Tokio: round robin 50_000 async tasks fairly

We have 50_000 async tasks and a machine with 50+ threads.
Each async_task is of the form:

  1. read all available udp packets, up to 20 packets
  2. do some processing
  3. send some udp packets
  4. sleep for 200 milliseconds

Informally, we define 'fairness' as: every 'epoch', every one of the 50_000 async task runs once. No task is run more times than other tasks; no task is starved.

What is the best way to achieve 'fairness' here ?

rephrased:

we have 50_000 async tasks
we have 50 threads

we want to define a 'simulation tick' as:
for each of the 50_000 async tasks, run them until they hit their 'yield point'
do the above as efficiently as possible, using the 50 threads

This isn't the same as being absolutely fair.
Being fair, i'd reckon, can be done by selecting a task via round robin and assigning it to the first available thread.

This is somewhat difficult to do with Tokio because round-robin is just not the way Tokio works. Tokio works by having tasks be notified when they become ready, at which point they go in a queue of things to run.

Let S be the set of all fair solutions.

Then, from S, pick the most efficient one.

I have no idea what point you are driving at.

Is there a different async runtime that better matches this?

I'm not aware of any runtime that polls tasks in a round robin fashion as opposed to polling them when they notify their readiness.

You might want to try using mio directly?

Yeah, that's more or less what I was suggesting, though I'm not sure I'd use the async/await stuff at all if I really wanted to do it like that. And yes, there isn't really any easy way to get work stealing with this approach.

Alternatively, maybe you should reconsider round robin polling?

The XY problem is:

I want to be able to handle 50_000 concurrent udp users, and blast out updates to them at 200 millisecond intervals.

Round Robin is not a strict requirement, but I can't think of anything that satisfies the above without also being Round Robin.

1 Like

I don't know how well this would work, but you could try spawning a timer task that basically looks like this:

loop {
    sleep(200 ms).await;
    notify_all();
}

Then all of your UDP users have their own task that wait for a notification from the timer task, and once they receive the notification, they all send out the UDP packets.

The notifications could be sent using tokio::sync::Notify or tokio::sync::broadcast or similar. Not sure which one would work best.

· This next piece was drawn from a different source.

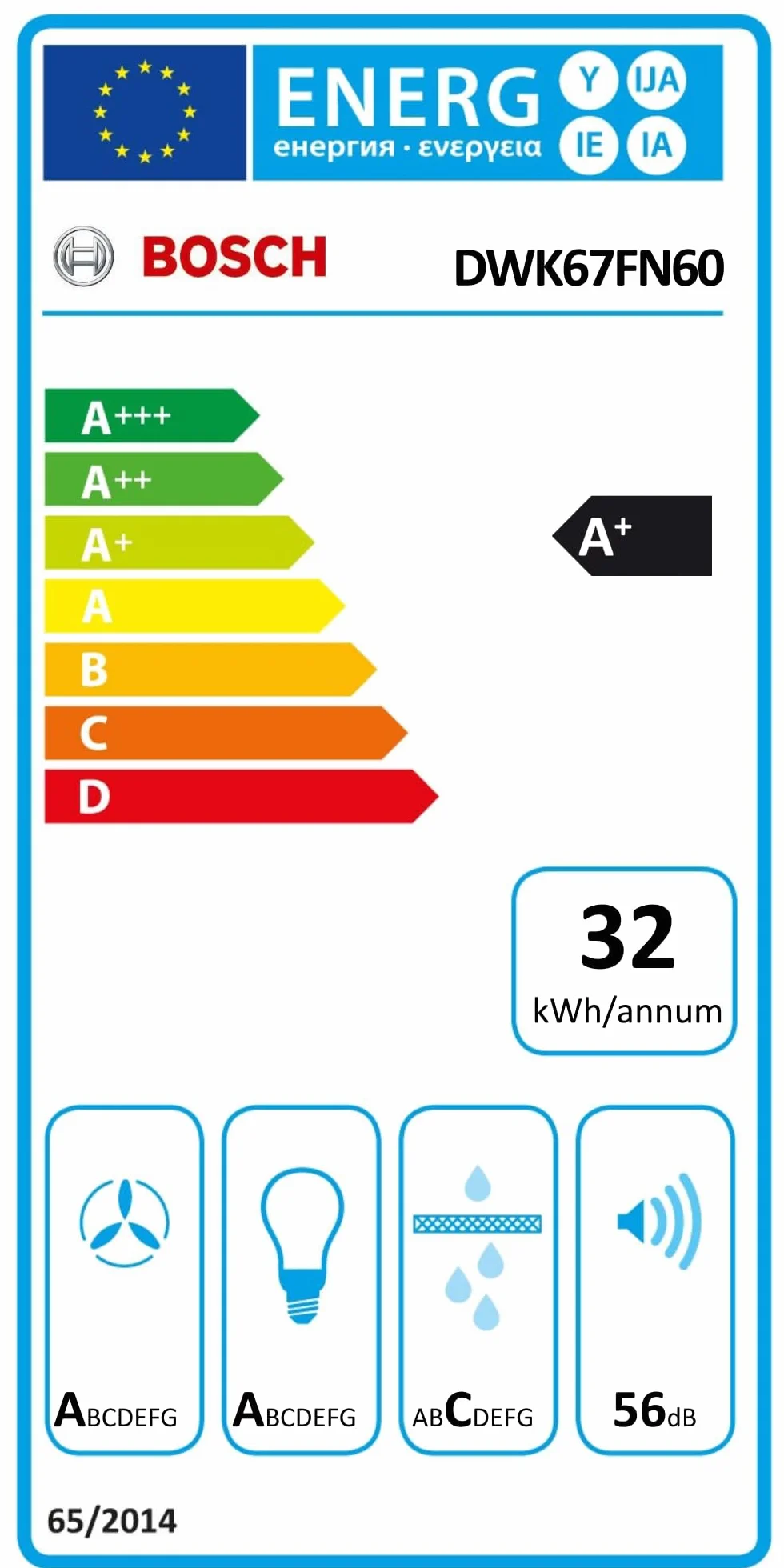 Bosch - Campana Extractora Decorativa de Pared, 60 cm, Serie 4, Electrónica TouchControl, Motor EcoSilence, Home Connect, Cristal Negro, DWK67FN60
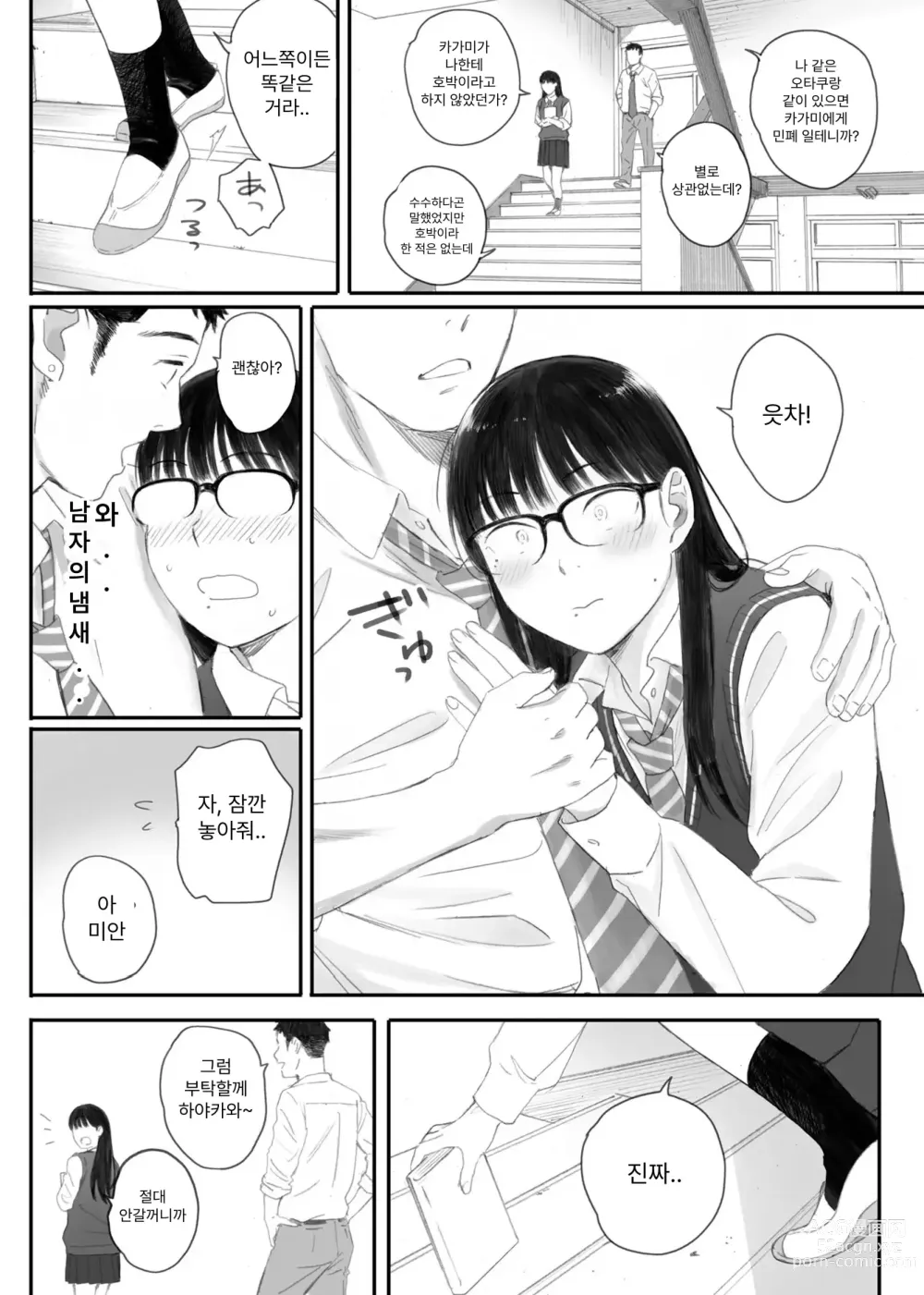 Page 38 of doujinshi 반의 수수한 오타쿠에게 조건만남을 시켜보았다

Note that here I am using a single timer rather than a timer in each task to "synchronize" the timings, since it sounds like you want to send out all the packets at once.

To tell you the truth, Tokio's work stealing runtime might not be very well optimized for this particular use-case. The thread-local queue has a fixed size of 256 tasks (the work stealing algorithm requires it to be a fixed size), and any tasks beyond that spill into the global queue, which I don't think is what you want performance-wise in your case.

1 Like

I did not explain the problem well. It is fine if

task A sends out updates at k * 200
task B sends out updates at 100 + k * 200

bandwidth limits may actually require this

Thanks for the discussion. I'll just try the 'manual threading' approach.

If you space them out, then it is much less likely that you will run into issues with spilling into the global queue, since the 256 limit is on the number of notified tasks on a single thread. The idle threads don't count.